1. Field of the Invention
The present invention relates to a peripheral device that communicates over a peripheral bus, such as a flash memory device.
2. Description of the Related Art
A universal serial bus (USB) is a serial bus standard to interface devices. USB was designed to allow peripherals to be connected using a single standardized interface socket and to improve plug-and-play capabilities by allowing devices to be connected and disconnected without rebooting the computer. Other convenient features include providing power to low-consumption devices without the need for an external power supply and allowing many devices to be used without requiring manufacturer specific, individual device drivers to be installed. USB is intended to help retire all legacy varieties of serial and parallel ports. USB can connect computer peripherals such as mouse devices, keyboards, PDAs, gamepads and joysticks, scanners, digital cameras, printers, personal media players, and flash drives. For many of those devices USB has become the standard connection method.
A USB system has an asymmetric design, consisting of a host, a multitude of downstream USB ports, and multiple peripheral devices connected in a tiered-star topology. USB devices are linked in series through hubs. There always exists one hub known as the root hub, which is built-in to the host controller. Additional USB hubs may be included in the tiers, allowing branching into a tree structure. A USB host may have multiple host controllers and each host controller may provide one or more USB ports.
A single physical USB device may consist of several logical sub-devices that are referred to as device functions, because each individual device may provide several functions, such as a webcam (video device function) with a built-in microphone (audio device function). USB endpoints actually reside on the connected device and the logical channels for communication with the host are referred to as pipes. Pipes are connections from the host controller to a logical entity on the device named an endpoint. Each endpoint can transfer data in one direction only, either into or out of the device, so each pipe is uni-directional. Endpoints are grouped into interfaces and each interface is associated with a single device function. An exception to this is endpoint zero, which is used for device configuration and which is not associated with any interface.

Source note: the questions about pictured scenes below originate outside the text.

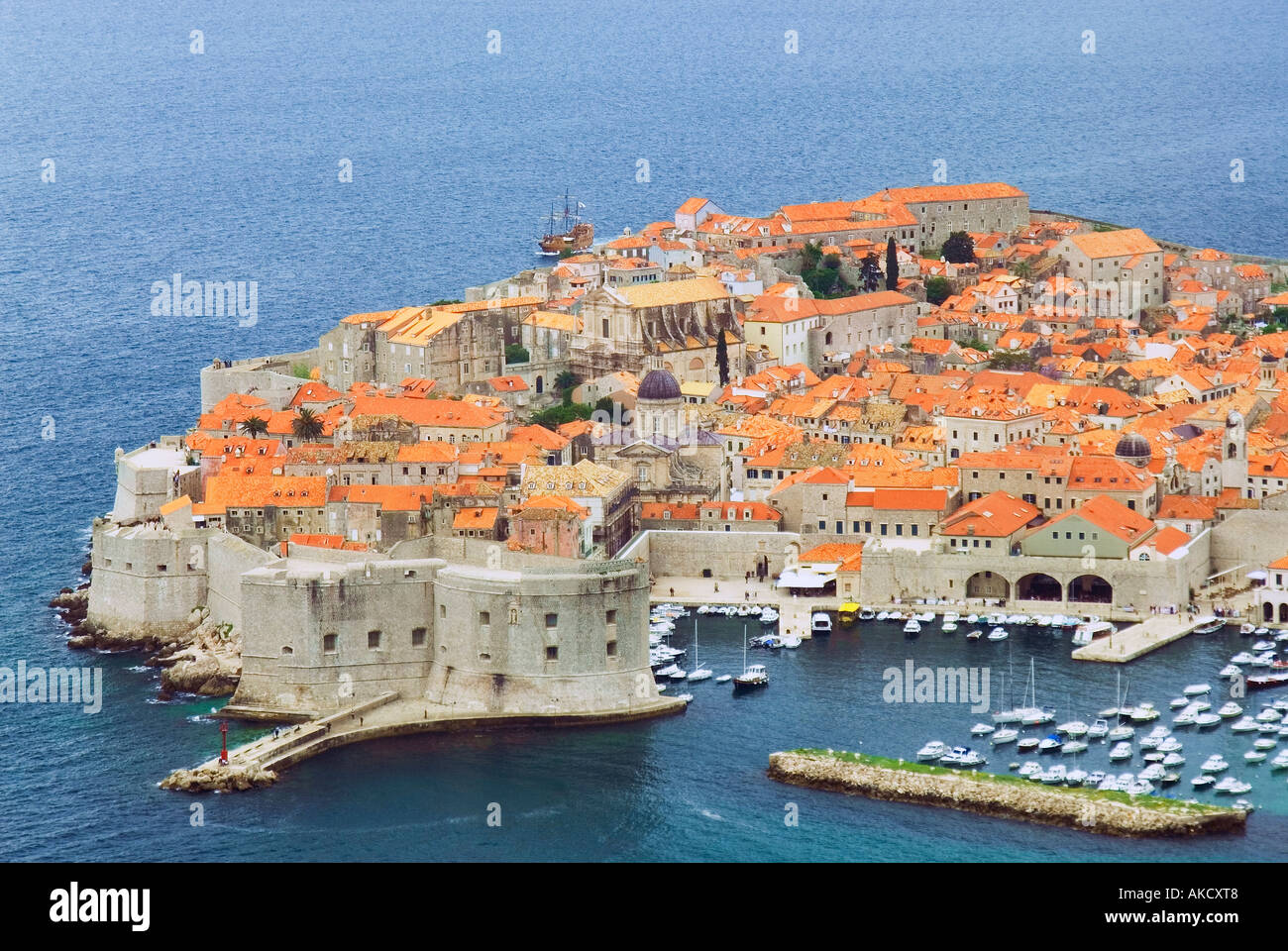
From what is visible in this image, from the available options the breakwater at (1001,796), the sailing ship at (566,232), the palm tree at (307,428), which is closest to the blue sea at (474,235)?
the breakwater at (1001,796)

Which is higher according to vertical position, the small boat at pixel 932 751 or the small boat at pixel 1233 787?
the small boat at pixel 932 751

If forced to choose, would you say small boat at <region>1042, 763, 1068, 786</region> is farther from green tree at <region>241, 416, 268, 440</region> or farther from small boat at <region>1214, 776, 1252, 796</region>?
green tree at <region>241, 416, 268, 440</region>

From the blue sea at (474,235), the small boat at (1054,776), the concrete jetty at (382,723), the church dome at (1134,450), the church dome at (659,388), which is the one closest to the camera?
the blue sea at (474,235)

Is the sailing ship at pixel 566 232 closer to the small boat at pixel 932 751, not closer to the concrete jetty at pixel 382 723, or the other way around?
the concrete jetty at pixel 382 723

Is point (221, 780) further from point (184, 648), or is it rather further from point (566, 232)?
point (566, 232)

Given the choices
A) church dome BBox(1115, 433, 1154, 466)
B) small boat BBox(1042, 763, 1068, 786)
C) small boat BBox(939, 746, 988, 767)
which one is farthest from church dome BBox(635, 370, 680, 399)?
small boat BBox(1042, 763, 1068, 786)

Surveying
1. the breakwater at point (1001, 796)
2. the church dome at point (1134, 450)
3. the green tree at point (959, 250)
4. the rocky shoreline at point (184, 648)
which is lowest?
the breakwater at point (1001, 796)
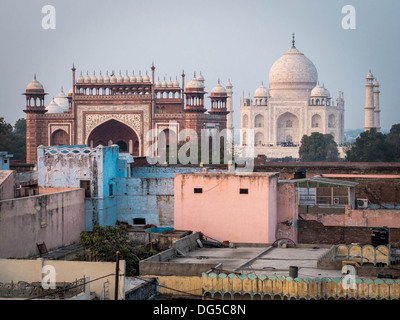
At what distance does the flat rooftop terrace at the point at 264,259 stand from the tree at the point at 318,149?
129ft

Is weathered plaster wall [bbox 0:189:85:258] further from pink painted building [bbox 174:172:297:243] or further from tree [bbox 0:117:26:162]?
tree [bbox 0:117:26:162]

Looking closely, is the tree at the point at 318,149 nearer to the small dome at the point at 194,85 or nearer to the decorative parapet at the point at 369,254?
the small dome at the point at 194,85

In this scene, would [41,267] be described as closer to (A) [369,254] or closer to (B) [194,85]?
(A) [369,254]

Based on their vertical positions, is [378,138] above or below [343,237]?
above

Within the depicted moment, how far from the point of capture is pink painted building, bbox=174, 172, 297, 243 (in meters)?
15.1

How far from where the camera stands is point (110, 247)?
12.7 metres

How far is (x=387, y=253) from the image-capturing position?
37.8ft

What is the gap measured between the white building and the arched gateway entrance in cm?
2344

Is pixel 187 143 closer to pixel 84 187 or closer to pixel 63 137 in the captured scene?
pixel 63 137

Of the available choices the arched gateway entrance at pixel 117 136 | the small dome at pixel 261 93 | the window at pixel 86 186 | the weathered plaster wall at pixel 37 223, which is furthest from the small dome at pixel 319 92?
the weathered plaster wall at pixel 37 223

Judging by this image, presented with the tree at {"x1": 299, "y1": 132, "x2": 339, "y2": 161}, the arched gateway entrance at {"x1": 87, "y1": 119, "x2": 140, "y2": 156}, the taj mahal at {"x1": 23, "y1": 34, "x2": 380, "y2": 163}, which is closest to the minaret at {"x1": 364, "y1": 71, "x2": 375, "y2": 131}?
the tree at {"x1": 299, "y1": 132, "x2": 339, "y2": 161}

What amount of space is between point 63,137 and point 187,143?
6.27 m

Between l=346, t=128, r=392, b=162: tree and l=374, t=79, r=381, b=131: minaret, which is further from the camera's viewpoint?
l=374, t=79, r=381, b=131: minaret
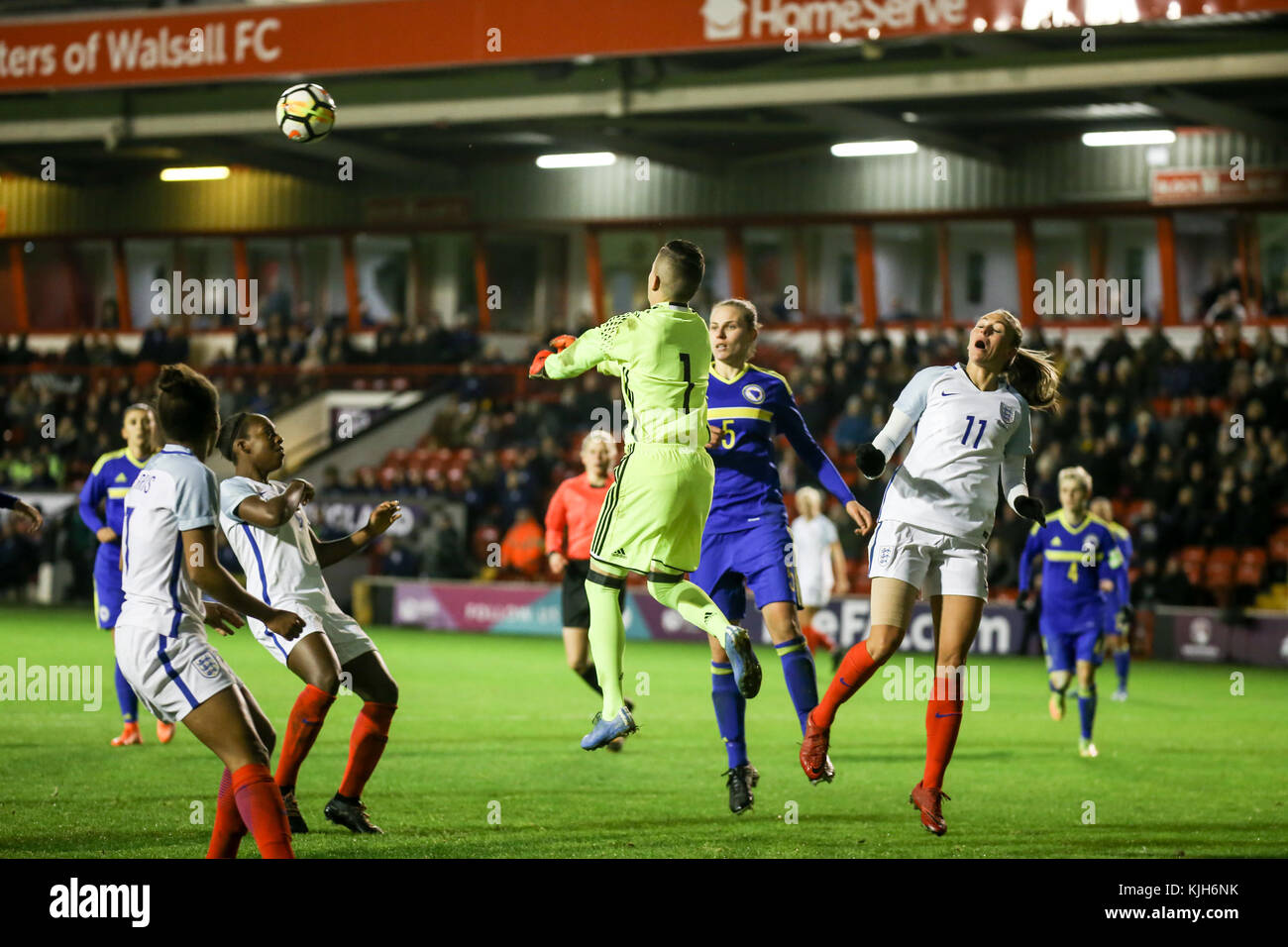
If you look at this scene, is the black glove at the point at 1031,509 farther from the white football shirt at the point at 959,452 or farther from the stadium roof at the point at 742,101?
the stadium roof at the point at 742,101

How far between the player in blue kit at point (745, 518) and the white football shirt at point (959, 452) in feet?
1.70

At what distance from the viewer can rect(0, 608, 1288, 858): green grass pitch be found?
7.27 m

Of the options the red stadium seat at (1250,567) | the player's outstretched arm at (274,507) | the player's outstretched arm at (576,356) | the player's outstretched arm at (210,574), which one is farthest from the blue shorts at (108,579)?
the red stadium seat at (1250,567)

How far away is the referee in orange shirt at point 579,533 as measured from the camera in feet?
35.0

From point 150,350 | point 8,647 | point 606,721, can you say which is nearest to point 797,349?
point 150,350

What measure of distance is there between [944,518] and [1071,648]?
4.85 m

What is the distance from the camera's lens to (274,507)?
6.44m

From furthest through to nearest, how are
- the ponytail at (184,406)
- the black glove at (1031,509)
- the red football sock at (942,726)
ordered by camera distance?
the red football sock at (942,726)
the black glove at (1031,509)
the ponytail at (184,406)

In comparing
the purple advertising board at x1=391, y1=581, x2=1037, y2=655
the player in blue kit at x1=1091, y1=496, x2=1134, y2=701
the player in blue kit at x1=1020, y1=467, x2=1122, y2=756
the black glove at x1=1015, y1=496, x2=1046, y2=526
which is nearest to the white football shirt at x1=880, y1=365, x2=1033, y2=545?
the black glove at x1=1015, y1=496, x2=1046, y2=526

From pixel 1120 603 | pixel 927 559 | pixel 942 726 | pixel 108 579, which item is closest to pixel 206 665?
pixel 927 559

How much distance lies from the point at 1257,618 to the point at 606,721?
14386mm

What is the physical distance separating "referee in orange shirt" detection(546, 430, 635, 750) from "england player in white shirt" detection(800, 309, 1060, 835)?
376 centimetres

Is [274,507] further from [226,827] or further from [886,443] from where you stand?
[886,443]
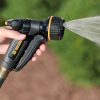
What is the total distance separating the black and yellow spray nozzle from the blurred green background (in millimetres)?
1900

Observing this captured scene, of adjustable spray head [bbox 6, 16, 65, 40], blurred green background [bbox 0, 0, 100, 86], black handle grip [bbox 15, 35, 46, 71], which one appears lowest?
blurred green background [bbox 0, 0, 100, 86]

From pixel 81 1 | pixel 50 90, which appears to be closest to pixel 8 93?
pixel 50 90

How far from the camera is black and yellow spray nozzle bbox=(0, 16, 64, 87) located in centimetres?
286

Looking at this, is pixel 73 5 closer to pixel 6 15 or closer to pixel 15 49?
pixel 6 15

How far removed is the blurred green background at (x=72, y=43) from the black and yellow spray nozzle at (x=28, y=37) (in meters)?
1.90

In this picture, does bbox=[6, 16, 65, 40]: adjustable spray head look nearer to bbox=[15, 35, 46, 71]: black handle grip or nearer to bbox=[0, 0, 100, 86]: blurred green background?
bbox=[15, 35, 46, 71]: black handle grip

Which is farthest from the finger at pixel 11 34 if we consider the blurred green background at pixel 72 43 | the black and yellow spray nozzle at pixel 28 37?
the blurred green background at pixel 72 43

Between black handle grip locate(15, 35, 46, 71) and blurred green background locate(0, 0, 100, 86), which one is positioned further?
blurred green background locate(0, 0, 100, 86)

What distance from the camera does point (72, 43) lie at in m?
5.54

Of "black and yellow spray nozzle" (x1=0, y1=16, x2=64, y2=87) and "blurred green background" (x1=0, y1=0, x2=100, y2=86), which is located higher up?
"black and yellow spray nozzle" (x1=0, y1=16, x2=64, y2=87)

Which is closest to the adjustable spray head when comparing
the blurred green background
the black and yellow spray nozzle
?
the black and yellow spray nozzle

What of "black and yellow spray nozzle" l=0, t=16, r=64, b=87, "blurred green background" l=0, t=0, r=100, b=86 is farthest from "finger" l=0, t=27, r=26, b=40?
"blurred green background" l=0, t=0, r=100, b=86

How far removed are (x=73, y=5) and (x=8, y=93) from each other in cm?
131

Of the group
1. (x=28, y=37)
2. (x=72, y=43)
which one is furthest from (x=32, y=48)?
(x=72, y=43)
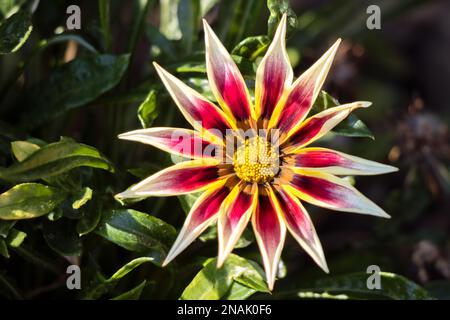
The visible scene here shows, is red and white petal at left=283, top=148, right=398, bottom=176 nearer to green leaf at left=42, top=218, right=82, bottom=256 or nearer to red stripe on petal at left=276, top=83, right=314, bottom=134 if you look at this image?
red stripe on petal at left=276, top=83, right=314, bottom=134

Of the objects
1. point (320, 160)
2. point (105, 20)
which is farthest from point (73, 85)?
point (320, 160)

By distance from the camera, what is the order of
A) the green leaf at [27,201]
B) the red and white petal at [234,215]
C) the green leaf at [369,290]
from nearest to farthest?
1. the red and white petal at [234,215]
2. the green leaf at [27,201]
3. the green leaf at [369,290]

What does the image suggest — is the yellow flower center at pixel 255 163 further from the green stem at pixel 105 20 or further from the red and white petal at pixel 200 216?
the green stem at pixel 105 20

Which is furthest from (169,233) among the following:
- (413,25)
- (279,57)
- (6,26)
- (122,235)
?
(413,25)

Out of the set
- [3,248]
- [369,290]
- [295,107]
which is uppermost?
[295,107]

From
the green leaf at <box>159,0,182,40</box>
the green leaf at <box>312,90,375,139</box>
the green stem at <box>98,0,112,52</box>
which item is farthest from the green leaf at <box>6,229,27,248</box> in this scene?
the green leaf at <box>159,0,182,40</box>

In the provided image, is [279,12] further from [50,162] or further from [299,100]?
[50,162]

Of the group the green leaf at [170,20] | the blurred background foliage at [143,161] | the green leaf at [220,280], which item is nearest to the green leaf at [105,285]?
the blurred background foliage at [143,161]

When a new USB device is connected to a USB host, the USB device enumeration process is started. The enumeration process first sends a reset signal to the USB device. The speed of the USB device is determined during the reset signaling. After reset, USB device setup information is read from the device by the host and the device is assigned a unique host-controller specific 7-bit address. If the device is supported by the host, the device drivers needed for communicating with the device are loaded and the device is set to a configured state. If the USB host is restarted, the enumeration process is repeated for all connected devices.
The host controller polls the bus for traffic, usually in a round-robin fashion, so that no USB device can transfer any data on the bus without an explicit request from the host controller. Devices that attach to the bus can be specialized devices requiring a device-specific device driver to be used, or may belong to a device class. These device classes define an expected behavior in terms of device and interface descriptors so that the same device driver may be used for any device that claims to be a member of a certain class. An operating system is supposed to implement all device classes so as to provide generic drivers for many USB devices.
USB standards generally support three data rates. A Low Speed rate of 1.5 Mbit/s (187 kB/s) is mostly used for Human Interface Devices (HID) such as keyboards, mice, and joysticks (available under USB Specifications 1.1 and 2.0). A Full Speed rate of 12 Mbit/s (1.5 MB/s) (available under USB Specifications 1.1 and 2.0) divides its USB bandwidth between USB devices in a first-come first-served basis. A Hi-Speed rate of 480 Mbit/s (60 MB/s) is currently the fastest speed in use (available only under USB Specification 2.0).